Hybrid simulations of Mercury’s global dynamics and the interplanetary ions’ precipitation fluxes under different interplanetary conditions

Aims. We aim to quantify the impact of different interplanetary conditions met by Mercury along its orbit between its aphelion (~0.47 AU) and perihelion (~0.31 AU) on the Hermean environment, including the rate of solar-wind ion precipitation onto the surface. Methods. We performed a set of 3D global hybrid simulations (kinetic ions and fluid electrons) with interplanetary conditions taken from recent statistics from observations on board the Parker Solar Probe and MESSENGER missions in such a way as to represent an average scenario at both the aphelion and perihelion positions, and in the cases of a slow (250 km/s) and fast (450 km/s) solar wind. Results. The results are in general agreement with empirical models.
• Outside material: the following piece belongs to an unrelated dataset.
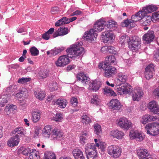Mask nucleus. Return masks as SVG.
I'll return each mask as SVG.
<instances>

However, we have found that the subsolar stand-off distances of magnetopause and bow shock, respectively, in the range of 1.0–1.4 R_M and 1.3–2.0 R_M, are relatively shorter than global statistical averages of, respectively, 1.45 and 1.96 R_M. We also observe a local time (LT) asymmetry in the cusp’s location, with the northern cusp located in the post-noon sector centred around 13–14.3 LT and the southern cusp located in the pre-noon sector centred around 9–10.7 LT. Noticeably, the southern cusp region takes the shape of a parallelogram extended from southern middle latitudes in the pre-noon sector to equatorial latitudes in the post-noon sector. We suggest that these effects could result from the orientation of the interplanetary magnetic field along the Parker spiral, which is characterised by an almost radial orientation with a small duskward component.